◆ **Working data**:
#####
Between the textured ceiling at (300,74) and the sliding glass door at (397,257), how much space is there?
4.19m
#####
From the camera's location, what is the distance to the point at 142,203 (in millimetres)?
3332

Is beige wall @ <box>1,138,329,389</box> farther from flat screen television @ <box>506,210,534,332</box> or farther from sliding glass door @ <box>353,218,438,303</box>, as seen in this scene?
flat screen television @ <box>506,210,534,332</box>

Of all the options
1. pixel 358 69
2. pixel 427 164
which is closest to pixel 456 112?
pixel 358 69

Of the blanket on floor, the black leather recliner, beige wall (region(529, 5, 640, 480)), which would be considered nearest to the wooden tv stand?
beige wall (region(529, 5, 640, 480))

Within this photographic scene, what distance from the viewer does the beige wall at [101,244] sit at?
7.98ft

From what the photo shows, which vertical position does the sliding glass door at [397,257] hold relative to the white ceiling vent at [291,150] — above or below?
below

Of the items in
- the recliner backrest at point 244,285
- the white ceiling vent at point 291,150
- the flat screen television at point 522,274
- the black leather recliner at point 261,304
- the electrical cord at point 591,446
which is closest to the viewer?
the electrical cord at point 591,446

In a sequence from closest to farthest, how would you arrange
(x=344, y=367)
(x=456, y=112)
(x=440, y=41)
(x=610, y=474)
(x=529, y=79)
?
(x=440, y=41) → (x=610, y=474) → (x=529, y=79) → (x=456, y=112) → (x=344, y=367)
#####
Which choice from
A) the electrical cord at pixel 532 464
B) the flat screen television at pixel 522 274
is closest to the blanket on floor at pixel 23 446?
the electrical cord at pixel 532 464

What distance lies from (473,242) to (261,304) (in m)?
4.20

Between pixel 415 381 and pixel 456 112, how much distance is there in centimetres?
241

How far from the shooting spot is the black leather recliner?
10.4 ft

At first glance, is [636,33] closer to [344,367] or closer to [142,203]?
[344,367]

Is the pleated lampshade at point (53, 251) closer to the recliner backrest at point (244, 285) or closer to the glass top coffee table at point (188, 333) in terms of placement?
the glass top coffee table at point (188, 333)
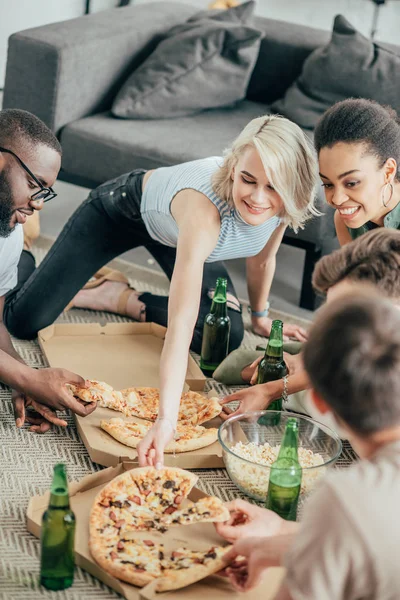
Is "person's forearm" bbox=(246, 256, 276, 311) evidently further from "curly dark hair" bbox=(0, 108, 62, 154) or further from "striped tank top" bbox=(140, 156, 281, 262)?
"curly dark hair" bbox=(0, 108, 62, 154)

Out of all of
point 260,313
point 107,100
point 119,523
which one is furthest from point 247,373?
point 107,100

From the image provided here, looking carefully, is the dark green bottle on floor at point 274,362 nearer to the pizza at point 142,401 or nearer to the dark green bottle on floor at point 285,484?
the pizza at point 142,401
#####
◆ **Do this**:
Could you transcribe the lines of the records from the line with "Of the items in" to the line with "(x=440, y=41) →", both included, without changing anything?

◆ **Answer to this exercise**:
Of the items in
- the recliner backrest at point 244,285
- the white ceiling vent at point 291,150
- the flat screen television at point 522,274
- the black leather recliner at point 261,304
- the electrical cord at point 591,446
which is closest to the viewer?
the electrical cord at point 591,446

In a sequence from closest to farthest, how would you arrange
(x=344, y=367)
(x=456, y=112)
(x=440, y=41)
(x=610, y=474)
(x=529, y=79)
?
(x=440, y=41) → (x=610, y=474) → (x=529, y=79) → (x=456, y=112) → (x=344, y=367)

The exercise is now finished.